Валерий Легасов: Высвечено Чернобылем - Субботин Дмитрий. Страница 5
Поскольку продолжалось горение графита, то мною было предложено осуществлять в различных точках воздухозабор, и мы отправляли в Киев на анализ содержания СО, СО2, их соотношения, по которым с не очень высокой точностью, но можно было судить о максимальных температурах в разрушенном 4-ом блоке.
Совокупность всех данных привела к заключению, что в зоне реактора существуют небольшие области высокой температуры (максимальная составляет 1000°), но в основном поверхности проявляли себя как области, температура которых не превышала 300 °C. В этом случае заброс свинца мог быть эффективным. Было принято соответствующее решение, и 2400 тонн свинца в различных формах были введены в реактор с высокой точностью и большим мастерством вертолетными службами. Количество вводимого свинца возрастало день ото дня, я был поражен тому темпу, тому масштабу, с которым весь необходимый материал был доставлен для выполнения операции.
Учитывая, что были высокотемпературные области, было решено использовать и карбонатсодержащие породы, в частности, доломит, назначение которых было то же самое – там, где возможно, стабилизировать температуру, затратив энергию на разложение доломита на компоненты.

- Задания -
a. Выпишите из текста о разрушенном реакторе фрагмент от «Совокупность всех данных» до «для выполнения операции.» включительно.
b. Продолжите текст о разрушенном реакторе, начав сразу после его последнего предложения.

Строки из набора данных:

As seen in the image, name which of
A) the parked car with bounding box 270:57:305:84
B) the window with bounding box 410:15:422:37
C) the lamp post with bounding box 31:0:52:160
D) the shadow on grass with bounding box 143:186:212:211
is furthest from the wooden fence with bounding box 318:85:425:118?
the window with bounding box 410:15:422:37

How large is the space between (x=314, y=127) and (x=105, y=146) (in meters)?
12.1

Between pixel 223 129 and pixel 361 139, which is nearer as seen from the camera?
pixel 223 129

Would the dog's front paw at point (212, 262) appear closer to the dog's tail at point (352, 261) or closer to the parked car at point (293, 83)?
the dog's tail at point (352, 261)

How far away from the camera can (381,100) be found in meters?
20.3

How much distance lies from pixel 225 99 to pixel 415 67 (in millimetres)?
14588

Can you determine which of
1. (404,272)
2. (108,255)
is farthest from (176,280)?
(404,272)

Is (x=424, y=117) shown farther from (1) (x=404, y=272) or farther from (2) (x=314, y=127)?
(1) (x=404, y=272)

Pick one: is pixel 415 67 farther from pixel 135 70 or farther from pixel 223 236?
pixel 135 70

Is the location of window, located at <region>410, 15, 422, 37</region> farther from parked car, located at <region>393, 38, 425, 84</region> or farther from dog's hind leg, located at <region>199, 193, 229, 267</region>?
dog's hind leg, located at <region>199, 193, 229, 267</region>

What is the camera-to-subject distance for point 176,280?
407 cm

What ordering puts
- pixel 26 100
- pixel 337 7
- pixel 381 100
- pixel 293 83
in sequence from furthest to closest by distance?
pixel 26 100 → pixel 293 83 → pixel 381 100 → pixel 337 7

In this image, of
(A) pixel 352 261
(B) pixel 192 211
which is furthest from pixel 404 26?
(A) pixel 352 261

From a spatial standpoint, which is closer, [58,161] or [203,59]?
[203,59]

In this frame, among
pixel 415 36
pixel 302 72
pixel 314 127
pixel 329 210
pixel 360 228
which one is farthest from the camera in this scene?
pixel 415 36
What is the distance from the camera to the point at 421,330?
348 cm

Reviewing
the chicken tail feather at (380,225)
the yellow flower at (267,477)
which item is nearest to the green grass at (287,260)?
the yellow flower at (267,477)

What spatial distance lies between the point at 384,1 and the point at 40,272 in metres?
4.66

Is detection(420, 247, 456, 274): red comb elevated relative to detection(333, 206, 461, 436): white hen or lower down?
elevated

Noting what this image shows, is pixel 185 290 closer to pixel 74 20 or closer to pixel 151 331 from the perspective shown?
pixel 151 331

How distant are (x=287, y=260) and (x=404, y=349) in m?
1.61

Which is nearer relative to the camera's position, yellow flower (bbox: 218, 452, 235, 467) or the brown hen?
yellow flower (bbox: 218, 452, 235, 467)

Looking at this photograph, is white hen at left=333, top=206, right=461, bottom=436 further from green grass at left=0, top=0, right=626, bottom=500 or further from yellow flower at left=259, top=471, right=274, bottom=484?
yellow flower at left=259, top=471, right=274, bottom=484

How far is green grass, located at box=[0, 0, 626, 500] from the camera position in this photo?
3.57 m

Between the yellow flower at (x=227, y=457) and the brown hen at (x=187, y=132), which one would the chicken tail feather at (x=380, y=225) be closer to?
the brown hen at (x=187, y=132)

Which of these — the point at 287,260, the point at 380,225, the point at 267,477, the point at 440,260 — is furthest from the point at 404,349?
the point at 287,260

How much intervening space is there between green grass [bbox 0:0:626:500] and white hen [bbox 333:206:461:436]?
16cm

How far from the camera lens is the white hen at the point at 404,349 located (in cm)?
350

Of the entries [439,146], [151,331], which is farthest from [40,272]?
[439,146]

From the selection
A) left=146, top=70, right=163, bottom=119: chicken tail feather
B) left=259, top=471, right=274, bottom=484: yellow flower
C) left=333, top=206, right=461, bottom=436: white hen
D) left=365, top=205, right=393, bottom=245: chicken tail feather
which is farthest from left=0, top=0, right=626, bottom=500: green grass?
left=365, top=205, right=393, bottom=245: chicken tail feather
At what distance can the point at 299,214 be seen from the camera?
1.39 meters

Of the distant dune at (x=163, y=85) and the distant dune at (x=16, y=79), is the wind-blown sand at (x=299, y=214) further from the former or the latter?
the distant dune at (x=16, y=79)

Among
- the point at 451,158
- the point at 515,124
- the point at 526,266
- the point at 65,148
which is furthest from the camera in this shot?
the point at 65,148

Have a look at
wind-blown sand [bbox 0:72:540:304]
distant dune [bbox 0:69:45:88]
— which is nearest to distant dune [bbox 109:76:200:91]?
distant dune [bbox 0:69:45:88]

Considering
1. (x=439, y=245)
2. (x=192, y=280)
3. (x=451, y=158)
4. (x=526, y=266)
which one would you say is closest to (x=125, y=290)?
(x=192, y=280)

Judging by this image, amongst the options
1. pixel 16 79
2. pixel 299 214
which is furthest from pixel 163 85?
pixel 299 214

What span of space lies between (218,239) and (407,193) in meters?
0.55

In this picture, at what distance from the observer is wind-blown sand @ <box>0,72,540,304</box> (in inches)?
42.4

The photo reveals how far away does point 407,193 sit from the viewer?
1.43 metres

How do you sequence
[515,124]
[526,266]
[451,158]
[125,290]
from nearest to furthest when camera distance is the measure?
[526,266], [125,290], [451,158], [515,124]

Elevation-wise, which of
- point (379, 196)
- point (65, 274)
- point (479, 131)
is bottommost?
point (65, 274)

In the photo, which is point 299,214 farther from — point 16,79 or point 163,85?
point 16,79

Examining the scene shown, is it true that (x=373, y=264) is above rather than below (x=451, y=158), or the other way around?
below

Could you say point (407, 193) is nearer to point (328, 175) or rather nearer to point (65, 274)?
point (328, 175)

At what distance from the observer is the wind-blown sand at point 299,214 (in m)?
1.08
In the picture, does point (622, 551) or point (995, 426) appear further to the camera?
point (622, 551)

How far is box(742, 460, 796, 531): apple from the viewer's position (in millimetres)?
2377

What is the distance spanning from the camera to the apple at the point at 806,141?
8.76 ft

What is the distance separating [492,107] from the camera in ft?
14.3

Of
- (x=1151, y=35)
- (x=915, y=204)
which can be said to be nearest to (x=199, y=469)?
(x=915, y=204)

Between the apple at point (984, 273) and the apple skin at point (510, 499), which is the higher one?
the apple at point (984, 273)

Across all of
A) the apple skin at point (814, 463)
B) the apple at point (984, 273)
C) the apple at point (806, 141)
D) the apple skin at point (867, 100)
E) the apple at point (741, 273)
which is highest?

- Ответы к заданиям -
a.
Совокупность всех данных привела к заключению, что в зоне реактора существуют небольшие области высокой температуры (максимальная составляет 1000°), но в основном поверхности проявляли себя как области, температура которых не превышала 300 °C. В этом случае заброс свинца мог быть эффективным. Было принято соответствующее решение, и 2400 тонн свинца в различных формах были введены в реактор с высокой точностью и большим мастерством вертолетными службами. Количество вводимого свинца возрастало день ото дня, я был поражен тому темпу, тому масштабу, с которым весь необходимый материал был доставлен для выполнения операции.

b.
А. П. Александров очень советовал нам вводить глины, которые являются неплохими сорбентами для выделяющихся радионуклидов. Вводили мы и глины, и большое количество песка в качестве фильтрующего слоя, способного, если начнут плавиться таблетки с двуокисью урана и выделяться радиоактивные компоненты, задержать хотя бы часть их внутри реактора.
Ясно, конечно, что сбросы тяжестей в несколько сот килограммов с 200-метровой высоты создавали сложную ситуацию вокруг самого 4-го блока, поэтому что каждый сброс создавал облако пыли после удара, и эта пыль несла много радиоактивности. Но аэрозольные частицы, поднимающиеся в это время наверх, агломерировались, укрупнялись и попадали где-то в зону 4-го блока или на площадку станции. Даже само облако играло роль защиты для того, чтобы мелкие аэрозольные частицы не продвигались на существенно большие расстояния от зоны самой станции.
Судя по характеру выноса радиоактивности из зоны 4-го блока как по величине, так и по динамике его, все эти мероприятия оказались достаточно эффективными, и заметная часть активности была локализована и не распространилась на большие расстояния, за исключением какого-то количества цезия, стронция – наиболее низкоплавких компонентов топлива. Это позволило закупорить 4-й блок, создать фильтрующий слой, не допустить плавления самого топлива в силу прохождения достаточно большого количества эндотермических реакций.
Решение по этой схеме принималось 26-го апреля вечером, а реализовалось оно с 26 апреля по 2 мая включительно. Это основной период, когда осуществлялся очень интенсивный заброс всех материалов. После 2-го мая заброс был прекращен, несколько дней была пауза, затем, после 9 мая, когда при облетах 4-го блока было обнаружено пламенеющее высокотемпературное пятно то ли графитовой клади, то ли металлической конструкции, туда было сброшено еще 80 тонн свинца. Это был последний массированный сброс материала в зону 4-го реактора.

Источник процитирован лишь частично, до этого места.